Data Engineer certificate

File upload to S3

aws CLI automatically splits large file into multi-upload

$ aws s3 cp large_test_file s3://DOC-EXAMPLE-BUCKET/

For example in a case of multipart upload for a 100 GB file you would have the following API calls for the entire process:
- A CreateMultipartUpload call to start the process
- 1000 individual UploadPart calls, each uploading a part of 100 MB, for a total size of 100 GB
- A CompleteMultipartUpload call to finish the process
There would be a total of 1002 API calls

To store directly into S3 Glacier:

aws s3 cp your-file.txt s3://your-bucket-name/your-file.txt --storage-class DEEP_ARCHIVE
aws s3api put-bucket-lifecycle-configuration --bucket your-bucket-name --lifecycle-configuration file://lifecycle_policy.json

To add a lifecycle policy:

{
    "Rules": [
        {
            "ID": "Move to Glacier after 30 days",
            "Filter": {
                "Tag": {
                    "Key": "Lifecycle",
                    "Value": "Archive"
                }
            },
            "Status": "Enabled",
            "Transitions": [
                {
                    "Days": 30,
                    "StorageClass": "GLACIER"
                }
            ]
        },
        {
            "ID": "Delete after 365 days",
            "Filter": {
                "Tag": {
                    "Key": "Lifecycle",
                    "Value": "Archive"
                }
            },
            "Status": "Enabled",
            "Expiration": {
                "Days": 365
            }
        }
    ]
}

Databases

DynamoDB

DynamoDB is NoSQL Serverless database, closest to Key-value store (doesn’t not support joins, sum, age, but supports horizontal scaling). MM RPS, 100s TB of storage. Made out of table, partition key (HASH) or partition key and sort key (HASH + RANGE), and attributes that can be any key-values pairs. Max per item is 400 Kb.
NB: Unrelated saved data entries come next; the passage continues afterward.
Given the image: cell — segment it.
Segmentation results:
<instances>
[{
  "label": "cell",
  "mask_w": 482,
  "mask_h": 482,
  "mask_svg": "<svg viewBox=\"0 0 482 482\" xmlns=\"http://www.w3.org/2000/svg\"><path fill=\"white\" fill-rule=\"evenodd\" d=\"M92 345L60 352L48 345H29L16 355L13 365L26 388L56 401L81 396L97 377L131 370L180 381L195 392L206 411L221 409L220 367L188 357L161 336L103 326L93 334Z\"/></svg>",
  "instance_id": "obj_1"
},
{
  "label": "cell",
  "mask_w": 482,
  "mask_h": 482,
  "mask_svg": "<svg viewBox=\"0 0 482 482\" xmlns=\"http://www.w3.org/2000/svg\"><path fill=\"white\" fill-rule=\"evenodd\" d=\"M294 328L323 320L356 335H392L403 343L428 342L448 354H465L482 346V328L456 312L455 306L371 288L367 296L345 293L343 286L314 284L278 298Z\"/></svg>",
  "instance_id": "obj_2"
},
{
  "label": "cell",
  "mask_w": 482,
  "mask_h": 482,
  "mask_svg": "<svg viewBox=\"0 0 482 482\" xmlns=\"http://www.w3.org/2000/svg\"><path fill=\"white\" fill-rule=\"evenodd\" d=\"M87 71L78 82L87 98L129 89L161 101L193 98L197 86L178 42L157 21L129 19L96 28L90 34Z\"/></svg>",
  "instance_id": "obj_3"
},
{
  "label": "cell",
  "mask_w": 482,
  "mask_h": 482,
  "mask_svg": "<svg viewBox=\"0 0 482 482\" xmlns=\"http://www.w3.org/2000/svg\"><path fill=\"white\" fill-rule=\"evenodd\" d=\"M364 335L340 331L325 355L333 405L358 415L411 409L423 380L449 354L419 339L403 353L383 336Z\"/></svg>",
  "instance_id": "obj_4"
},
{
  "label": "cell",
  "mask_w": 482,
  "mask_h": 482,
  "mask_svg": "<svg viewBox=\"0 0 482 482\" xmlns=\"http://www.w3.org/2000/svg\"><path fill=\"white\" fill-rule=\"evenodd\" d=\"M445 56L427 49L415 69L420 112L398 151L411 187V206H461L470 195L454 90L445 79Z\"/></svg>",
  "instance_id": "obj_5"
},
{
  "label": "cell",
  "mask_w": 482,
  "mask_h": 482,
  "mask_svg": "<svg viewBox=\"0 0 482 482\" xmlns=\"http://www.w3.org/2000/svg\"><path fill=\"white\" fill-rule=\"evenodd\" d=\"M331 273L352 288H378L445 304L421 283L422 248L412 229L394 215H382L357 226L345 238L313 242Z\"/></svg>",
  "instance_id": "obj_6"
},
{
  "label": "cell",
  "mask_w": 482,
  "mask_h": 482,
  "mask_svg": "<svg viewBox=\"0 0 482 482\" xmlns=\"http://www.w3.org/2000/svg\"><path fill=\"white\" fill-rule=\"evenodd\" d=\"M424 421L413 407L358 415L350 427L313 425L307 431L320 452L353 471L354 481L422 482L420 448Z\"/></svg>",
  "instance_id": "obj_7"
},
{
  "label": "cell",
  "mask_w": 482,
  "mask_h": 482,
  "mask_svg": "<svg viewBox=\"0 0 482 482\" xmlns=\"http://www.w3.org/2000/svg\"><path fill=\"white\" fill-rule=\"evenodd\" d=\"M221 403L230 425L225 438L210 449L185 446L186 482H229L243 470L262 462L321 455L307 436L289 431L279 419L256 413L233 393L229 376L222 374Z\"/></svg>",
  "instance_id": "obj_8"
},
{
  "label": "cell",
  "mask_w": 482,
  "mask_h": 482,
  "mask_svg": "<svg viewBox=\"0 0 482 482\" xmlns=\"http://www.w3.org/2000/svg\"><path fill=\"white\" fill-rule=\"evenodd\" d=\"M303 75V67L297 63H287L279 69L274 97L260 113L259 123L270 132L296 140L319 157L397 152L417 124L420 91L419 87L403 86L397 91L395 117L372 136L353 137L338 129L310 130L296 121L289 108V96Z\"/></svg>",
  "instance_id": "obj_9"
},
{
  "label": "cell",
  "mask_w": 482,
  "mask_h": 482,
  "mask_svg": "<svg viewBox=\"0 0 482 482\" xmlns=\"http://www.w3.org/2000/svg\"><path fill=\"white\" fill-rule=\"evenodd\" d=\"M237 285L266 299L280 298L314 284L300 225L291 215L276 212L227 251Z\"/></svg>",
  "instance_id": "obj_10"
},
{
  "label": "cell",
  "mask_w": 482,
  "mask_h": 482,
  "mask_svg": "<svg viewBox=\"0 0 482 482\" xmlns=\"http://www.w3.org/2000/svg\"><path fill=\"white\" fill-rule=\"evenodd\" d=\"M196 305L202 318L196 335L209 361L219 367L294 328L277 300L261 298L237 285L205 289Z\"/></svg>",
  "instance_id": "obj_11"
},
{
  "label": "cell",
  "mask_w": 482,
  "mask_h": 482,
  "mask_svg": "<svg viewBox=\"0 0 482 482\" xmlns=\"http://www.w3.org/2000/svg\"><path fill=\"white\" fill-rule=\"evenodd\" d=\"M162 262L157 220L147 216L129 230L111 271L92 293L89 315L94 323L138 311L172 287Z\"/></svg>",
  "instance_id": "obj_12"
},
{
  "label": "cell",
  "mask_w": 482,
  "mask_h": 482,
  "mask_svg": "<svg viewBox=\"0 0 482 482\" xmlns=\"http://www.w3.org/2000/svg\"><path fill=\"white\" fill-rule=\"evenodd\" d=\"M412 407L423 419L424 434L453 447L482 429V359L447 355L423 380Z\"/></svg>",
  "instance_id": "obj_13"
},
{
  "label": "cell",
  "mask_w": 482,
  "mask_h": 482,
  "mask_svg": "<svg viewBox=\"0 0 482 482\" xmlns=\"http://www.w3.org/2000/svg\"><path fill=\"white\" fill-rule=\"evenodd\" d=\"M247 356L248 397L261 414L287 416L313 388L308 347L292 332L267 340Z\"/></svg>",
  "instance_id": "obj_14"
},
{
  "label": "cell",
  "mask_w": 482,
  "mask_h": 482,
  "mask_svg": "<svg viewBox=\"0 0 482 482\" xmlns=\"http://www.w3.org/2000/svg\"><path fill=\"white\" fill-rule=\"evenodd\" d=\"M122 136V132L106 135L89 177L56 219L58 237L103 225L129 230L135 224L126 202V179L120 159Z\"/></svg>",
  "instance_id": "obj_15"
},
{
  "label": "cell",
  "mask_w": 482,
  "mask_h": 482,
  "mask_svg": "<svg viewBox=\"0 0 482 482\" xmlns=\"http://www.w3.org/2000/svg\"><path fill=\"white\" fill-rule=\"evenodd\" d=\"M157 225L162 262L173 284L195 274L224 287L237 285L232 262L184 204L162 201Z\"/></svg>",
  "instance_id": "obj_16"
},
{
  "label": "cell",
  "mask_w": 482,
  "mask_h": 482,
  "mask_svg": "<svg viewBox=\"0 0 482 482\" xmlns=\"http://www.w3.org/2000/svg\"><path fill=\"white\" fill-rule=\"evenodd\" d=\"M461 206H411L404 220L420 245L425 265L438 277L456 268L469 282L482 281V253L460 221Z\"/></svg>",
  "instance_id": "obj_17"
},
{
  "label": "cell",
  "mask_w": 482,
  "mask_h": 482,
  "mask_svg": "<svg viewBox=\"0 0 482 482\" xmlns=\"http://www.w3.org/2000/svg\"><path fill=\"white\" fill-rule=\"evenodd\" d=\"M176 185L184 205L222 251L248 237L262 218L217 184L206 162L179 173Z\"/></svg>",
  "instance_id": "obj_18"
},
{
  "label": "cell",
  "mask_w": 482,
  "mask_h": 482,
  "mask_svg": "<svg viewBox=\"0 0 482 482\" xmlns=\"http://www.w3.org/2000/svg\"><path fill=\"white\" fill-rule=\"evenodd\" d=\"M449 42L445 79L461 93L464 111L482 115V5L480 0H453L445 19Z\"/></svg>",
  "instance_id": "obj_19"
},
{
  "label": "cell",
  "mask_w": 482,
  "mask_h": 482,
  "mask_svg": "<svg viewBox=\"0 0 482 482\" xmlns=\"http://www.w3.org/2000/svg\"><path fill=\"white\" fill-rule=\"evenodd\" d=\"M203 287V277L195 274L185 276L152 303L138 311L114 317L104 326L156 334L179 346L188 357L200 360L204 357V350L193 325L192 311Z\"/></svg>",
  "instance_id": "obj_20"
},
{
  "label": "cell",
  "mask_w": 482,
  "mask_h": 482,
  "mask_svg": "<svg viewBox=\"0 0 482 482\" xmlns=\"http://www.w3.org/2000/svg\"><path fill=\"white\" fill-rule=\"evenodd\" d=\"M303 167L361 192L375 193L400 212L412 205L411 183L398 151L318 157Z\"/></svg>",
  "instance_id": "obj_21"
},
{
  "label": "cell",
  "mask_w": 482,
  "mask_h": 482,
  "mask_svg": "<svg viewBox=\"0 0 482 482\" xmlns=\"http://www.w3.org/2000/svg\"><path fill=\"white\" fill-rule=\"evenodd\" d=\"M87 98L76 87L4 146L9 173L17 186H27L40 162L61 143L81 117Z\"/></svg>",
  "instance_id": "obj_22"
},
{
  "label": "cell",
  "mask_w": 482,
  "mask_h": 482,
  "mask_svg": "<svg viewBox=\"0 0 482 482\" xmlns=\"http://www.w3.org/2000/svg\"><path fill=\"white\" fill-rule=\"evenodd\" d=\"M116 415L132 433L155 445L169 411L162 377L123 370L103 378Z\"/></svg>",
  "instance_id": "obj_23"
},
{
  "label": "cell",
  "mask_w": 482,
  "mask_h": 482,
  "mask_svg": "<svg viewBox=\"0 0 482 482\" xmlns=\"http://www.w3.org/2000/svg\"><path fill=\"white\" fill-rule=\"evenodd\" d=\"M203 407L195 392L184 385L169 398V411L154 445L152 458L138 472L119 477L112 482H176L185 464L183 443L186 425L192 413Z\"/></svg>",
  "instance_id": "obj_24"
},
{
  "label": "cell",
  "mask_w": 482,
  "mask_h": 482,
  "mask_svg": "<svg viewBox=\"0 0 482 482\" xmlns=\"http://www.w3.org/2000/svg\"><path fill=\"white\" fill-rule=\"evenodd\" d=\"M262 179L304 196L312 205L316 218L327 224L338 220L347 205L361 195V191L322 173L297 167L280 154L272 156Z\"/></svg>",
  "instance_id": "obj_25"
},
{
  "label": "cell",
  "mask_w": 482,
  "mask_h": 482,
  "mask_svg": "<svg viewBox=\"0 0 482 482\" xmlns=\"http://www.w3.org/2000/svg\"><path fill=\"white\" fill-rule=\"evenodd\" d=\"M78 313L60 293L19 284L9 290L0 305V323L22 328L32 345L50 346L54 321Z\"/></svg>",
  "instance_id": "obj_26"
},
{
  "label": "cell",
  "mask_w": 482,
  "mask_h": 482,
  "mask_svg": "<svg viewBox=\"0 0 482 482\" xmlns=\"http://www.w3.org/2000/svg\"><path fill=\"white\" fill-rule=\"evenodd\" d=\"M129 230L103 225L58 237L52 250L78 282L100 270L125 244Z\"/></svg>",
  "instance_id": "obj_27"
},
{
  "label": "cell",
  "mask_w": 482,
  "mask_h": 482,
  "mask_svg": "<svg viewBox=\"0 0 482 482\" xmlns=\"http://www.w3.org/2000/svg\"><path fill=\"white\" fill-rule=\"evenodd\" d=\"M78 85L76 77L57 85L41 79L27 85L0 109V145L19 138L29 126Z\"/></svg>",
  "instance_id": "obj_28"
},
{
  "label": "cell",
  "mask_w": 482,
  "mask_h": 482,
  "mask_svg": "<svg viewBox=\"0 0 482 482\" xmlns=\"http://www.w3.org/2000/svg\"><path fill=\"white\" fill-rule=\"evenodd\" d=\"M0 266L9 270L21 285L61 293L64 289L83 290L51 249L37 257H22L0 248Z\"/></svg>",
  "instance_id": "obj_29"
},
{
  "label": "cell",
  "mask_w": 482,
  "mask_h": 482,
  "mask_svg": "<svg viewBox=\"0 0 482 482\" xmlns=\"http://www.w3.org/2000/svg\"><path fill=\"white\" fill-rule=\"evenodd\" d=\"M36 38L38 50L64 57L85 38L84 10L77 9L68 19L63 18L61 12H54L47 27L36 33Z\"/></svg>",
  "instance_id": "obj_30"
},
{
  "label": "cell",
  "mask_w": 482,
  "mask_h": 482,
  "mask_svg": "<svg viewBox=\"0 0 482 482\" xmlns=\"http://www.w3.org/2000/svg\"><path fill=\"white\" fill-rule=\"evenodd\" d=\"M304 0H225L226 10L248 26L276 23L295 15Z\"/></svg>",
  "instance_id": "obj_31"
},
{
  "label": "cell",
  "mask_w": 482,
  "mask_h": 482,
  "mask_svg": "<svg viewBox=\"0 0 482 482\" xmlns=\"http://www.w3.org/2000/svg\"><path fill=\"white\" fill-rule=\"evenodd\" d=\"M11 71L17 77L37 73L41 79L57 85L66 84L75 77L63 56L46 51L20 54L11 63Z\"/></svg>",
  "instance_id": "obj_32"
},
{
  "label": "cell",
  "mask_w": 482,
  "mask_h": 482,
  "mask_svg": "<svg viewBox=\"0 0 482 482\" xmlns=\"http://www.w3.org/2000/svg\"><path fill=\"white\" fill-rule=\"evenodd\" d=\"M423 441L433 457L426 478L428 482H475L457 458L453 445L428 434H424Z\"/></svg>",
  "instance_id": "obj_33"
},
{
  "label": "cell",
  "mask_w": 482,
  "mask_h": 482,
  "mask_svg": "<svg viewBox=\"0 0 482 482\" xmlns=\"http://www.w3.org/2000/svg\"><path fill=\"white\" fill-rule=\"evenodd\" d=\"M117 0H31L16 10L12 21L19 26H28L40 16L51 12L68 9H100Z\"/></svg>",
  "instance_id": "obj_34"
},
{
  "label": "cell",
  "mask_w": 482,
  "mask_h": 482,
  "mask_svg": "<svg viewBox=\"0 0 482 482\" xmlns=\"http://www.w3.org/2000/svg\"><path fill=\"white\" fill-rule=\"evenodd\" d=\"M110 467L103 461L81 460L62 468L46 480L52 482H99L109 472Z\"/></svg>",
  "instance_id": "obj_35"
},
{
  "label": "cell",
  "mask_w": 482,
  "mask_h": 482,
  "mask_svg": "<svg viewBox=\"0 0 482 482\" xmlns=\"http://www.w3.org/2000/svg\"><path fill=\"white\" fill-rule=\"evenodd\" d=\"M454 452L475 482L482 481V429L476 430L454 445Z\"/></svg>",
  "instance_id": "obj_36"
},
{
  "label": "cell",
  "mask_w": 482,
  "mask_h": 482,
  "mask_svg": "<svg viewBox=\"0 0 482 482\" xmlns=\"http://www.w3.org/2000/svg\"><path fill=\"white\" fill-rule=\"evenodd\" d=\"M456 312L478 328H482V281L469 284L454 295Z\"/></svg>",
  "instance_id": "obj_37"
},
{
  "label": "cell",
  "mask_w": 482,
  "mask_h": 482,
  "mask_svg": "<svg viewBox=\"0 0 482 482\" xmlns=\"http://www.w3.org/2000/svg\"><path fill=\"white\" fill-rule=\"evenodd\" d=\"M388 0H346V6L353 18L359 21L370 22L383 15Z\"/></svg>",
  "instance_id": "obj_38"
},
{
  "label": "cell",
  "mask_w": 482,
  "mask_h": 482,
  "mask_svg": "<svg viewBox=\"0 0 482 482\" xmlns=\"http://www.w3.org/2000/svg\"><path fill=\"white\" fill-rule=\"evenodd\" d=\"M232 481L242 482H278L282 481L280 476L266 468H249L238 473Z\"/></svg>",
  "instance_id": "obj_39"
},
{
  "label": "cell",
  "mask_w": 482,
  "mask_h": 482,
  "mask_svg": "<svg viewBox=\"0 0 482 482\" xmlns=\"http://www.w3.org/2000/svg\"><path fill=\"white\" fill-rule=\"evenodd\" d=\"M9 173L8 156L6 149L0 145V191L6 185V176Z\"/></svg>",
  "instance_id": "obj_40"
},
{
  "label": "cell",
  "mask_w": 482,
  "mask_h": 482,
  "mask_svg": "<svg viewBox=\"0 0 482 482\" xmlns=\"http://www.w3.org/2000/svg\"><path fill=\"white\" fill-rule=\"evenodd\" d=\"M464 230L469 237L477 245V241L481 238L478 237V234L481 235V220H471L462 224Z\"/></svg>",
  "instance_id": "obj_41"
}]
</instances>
Dynamo DB has Provisioned and On-Demand mode (can switch between every 24 hours, On-demand is 2.5X more expensive). Provisioned has to have defined: - Read Capacity Units (RCU) has: - strongly consistent reads (1 RCU = 1 read per second of size 4KB)
- eventual consistent reads (1 RCU = 2 read per second of size 4KB)
- Write Capacity Units (WCU) - 1 WCU = 1 write per second of size 1KB,

There is temporary BurstCapacity as a buffer but don’t rely too much on it - it uses exponential backoff if surpassed.

Number of partitions = ceil(max( RCUs/3000 + WCUs/1000, Total size / 10 Gb))

WCUs and RCUs are divided evenly across partitions.

RDS and Aurora

For RDS in CloudWatch monitor ReadIOPS to be small and stable (together with CPU, memory, storage, replica lag)

Make sure DNS to RDS TTL is not too long, in case of failure you want TTL to be short (like 30 sec.).

Consider imposing rate limits in the API Gateway.

Use InnoDB for storage engine for MySQL and MariaDB.

For PostgreSQL, when loading data disable DB backups and multi-AZ. Disable synchronous commit and autovacuum (enable all after loading data is done during regular operation).

SQL server specific: do not enable recovery mode, offline mode, or read-only mode; these break multi-AZ.

Aurora is AWS implementation of MySQL and PostgreSQL.

Others

  • DocumentDB is AWS implementation of MongoDB (1MM RPS)
  • MemoryDB is AWS implementation for Redis (160MM RPS)
  • Amazon Keyspaces is AWS implementation for Cassandra (NoSQL) (1K RPS)
  • Neptune is AWS implementation for Graph database.
  • Timestream is AWS version of Time-series database (like Prometheus). Recent data is in memory, older data in cost-optimized storage.

Redshift

Redsihft is data warehouse, designed to store data and online analytic processing (OLAP).